* WRITTEN PROBLEM:
Copy out all the items below, swapping every "white ceiling" for "pale ceiling" and changing nothing else. Leave the picture lines out.

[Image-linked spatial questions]
◇ ◇ ◇ ◇ ◇

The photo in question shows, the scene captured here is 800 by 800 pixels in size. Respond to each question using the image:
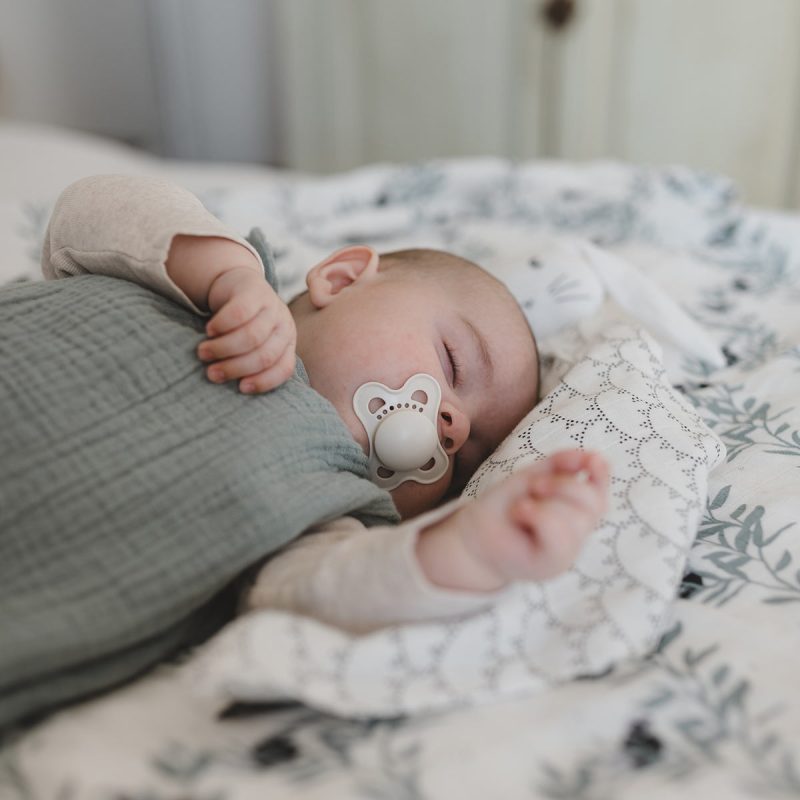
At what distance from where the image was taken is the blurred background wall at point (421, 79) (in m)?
2.54

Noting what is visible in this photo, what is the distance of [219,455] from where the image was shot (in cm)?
64

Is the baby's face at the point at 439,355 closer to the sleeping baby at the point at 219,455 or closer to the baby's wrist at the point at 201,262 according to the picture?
the sleeping baby at the point at 219,455

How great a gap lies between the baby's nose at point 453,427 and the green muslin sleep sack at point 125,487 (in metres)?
0.13

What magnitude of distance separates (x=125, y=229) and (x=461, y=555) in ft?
1.40

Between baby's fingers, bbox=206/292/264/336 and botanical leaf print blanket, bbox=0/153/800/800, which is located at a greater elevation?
baby's fingers, bbox=206/292/264/336

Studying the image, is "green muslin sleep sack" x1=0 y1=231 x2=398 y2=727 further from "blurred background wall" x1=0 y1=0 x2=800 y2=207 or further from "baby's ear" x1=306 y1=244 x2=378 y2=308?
"blurred background wall" x1=0 y1=0 x2=800 y2=207

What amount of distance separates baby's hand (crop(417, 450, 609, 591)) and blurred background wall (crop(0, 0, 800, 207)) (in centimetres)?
230

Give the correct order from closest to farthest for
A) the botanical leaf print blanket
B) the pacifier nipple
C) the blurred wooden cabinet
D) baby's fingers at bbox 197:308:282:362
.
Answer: the botanical leaf print blanket → baby's fingers at bbox 197:308:282:362 → the pacifier nipple → the blurred wooden cabinet

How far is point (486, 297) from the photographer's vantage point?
3.03 ft

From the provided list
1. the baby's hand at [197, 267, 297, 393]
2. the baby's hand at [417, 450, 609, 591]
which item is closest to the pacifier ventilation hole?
the baby's hand at [197, 267, 297, 393]

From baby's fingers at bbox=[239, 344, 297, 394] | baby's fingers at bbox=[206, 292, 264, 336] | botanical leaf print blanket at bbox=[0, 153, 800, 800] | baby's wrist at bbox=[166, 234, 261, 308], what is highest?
baby's wrist at bbox=[166, 234, 261, 308]

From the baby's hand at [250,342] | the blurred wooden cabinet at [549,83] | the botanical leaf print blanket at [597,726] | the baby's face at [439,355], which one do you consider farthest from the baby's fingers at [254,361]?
Answer: the blurred wooden cabinet at [549,83]

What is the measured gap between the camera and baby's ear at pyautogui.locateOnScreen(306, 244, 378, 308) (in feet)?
2.91

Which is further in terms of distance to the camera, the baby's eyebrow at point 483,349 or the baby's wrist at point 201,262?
the baby's eyebrow at point 483,349
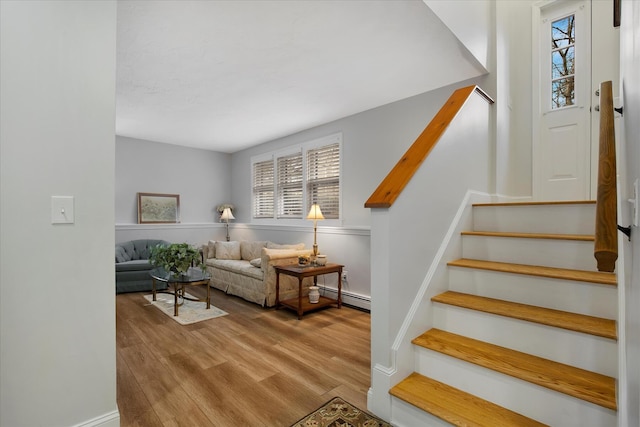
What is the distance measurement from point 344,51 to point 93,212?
2.15 meters

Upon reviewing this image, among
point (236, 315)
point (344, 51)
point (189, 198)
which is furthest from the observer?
point (189, 198)

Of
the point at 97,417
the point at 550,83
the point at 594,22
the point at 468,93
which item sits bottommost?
the point at 97,417

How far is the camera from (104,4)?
142cm

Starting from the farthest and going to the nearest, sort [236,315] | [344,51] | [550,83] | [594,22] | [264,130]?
[264,130] < [236,315] < [550,83] < [594,22] < [344,51]

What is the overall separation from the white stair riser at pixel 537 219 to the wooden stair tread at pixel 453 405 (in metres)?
1.32

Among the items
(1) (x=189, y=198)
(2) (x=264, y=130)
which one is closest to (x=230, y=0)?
(2) (x=264, y=130)

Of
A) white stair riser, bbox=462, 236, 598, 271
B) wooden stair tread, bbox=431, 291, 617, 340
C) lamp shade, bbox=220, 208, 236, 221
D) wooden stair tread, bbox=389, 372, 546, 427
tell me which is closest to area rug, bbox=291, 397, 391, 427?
wooden stair tread, bbox=389, 372, 546, 427

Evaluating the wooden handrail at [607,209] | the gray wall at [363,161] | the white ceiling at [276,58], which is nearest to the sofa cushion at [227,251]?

◇ ◇ ◇ ◇ ◇

* SOLVED EXERCISE:
The photo in question shows, the scene captured here is 800 by 800 pixels in size. Respond to each question using the image:
At what distance from where the image was taken is the blurred background wall at point (421, 79) (in m)?
2.54

Noting what is visible in this photo, what is the distance of [219,455] from where the image was shot (in cm)?
64

Is the baby's face at the point at 439,355 closer to the sleeping baby at the point at 219,455 or closer to the baby's wrist at the point at 201,262 according to the picture?
the sleeping baby at the point at 219,455

How great a gap lies between the baby's nose at point 453,427 and the green muslin sleep sack at point 125,487 (in metres)?
0.13

What magnitude of distance separates (x=125, y=229) and (x=461, y=555) in ft?
1.40

Between baby's fingers, bbox=206/292/264/336 and botanical leaf print blanket, bbox=0/153/800/800, which is located at a greater elevation?
baby's fingers, bbox=206/292/264/336

Studying the image, is "green muslin sleep sack" x1=0 y1=231 x2=398 y2=727 further from "blurred background wall" x1=0 y1=0 x2=800 y2=207 or further from "baby's ear" x1=306 y1=244 x2=378 y2=308?
"blurred background wall" x1=0 y1=0 x2=800 y2=207

What amount of distance separates baby's hand (crop(417, 450, 609, 591)) and blurred background wall (crop(0, 0, 800, 207)) (in centimetres)?
230

Give the correct order from closest to farthest for
A) the botanical leaf print blanket
B) the pacifier nipple
C) the blurred wooden cabinet
D) baby's fingers at bbox 197:308:282:362
.
Answer: the botanical leaf print blanket → baby's fingers at bbox 197:308:282:362 → the pacifier nipple → the blurred wooden cabinet

How far is point (486, 297) from the photographer's vantage point?
3.03 ft

From the provided list
1. the baby's hand at [197, 267, 297, 393]
2. the baby's hand at [417, 450, 609, 591]
which item is closest to the pacifier ventilation hole?
the baby's hand at [197, 267, 297, 393]

From baby's fingers at bbox=[239, 344, 297, 394] | baby's fingers at bbox=[206, 292, 264, 336] | botanical leaf print blanket at bbox=[0, 153, 800, 800] | baby's wrist at bbox=[166, 234, 261, 308], what is highest?
baby's wrist at bbox=[166, 234, 261, 308]

From the baby's hand at [250,342] | the blurred wooden cabinet at [549,83] | the botanical leaf print blanket at [597,726] | the baby's face at [439,355], which one do you consider farthest from the baby's fingers at [254,361]?
Answer: the blurred wooden cabinet at [549,83]

What is the measured gap between the camera and baby's ear at pyautogui.locateOnScreen(306, 244, 378, 308) (in feet)?
2.91

Which is further in terms of distance to the camera, the baby's eyebrow at point 483,349 or the baby's wrist at point 201,262?
the baby's eyebrow at point 483,349
What is the distance measurement from point 344,51 to point 93,212?
2.15 meters

Upon reviewing this image, among
point (236, 315)
point (344, 51)
point (189, 198)
which is furthest from the observer?
point (189, 198)

Of
the point at 97,417
the point at 550,83
the point at 594,22
the point at 468,93
which item sits bottommost?
the point at 97,417

How far is the camera from (104,4)?
142cm

Starting from the farthest and going to the nearest, sort [236,315] | [344,51] | [550,83] | [594,22] | [264,130]?
[264,130] < [236,315] < [550,83] < [594,22] < [344,51]

What is the overall separation from the white stair riser at pixel 537 219 to the wooden stair tread at pixel 453 405 (in metres)?
1.32

Among the items
(1) (x=189, y=198)
(2) (x=264, y=130)
which one is closest to (x=230, y=0)?
(2) (x=264, y=130)

Of
A) white stair riser, bbox=462, 236, 598, 271
B) wooden stair tread, bbox=431, 291, 617, 340
C) lamp shade, bbox=220, 208, 236, 221
D) wooden stair tread, bbox=389, 372, 546, 427
tell me which is closest to area rug, bbox=291, 397, 391, 427?
wooden stair tread, bbox=389, 372, 546, 427

Evaluating the wooden handrail at [607,209] | the gray wall at [363,161] | the pale ceiling at [276,58], which is nearest to the sofa cushion at [227,251]?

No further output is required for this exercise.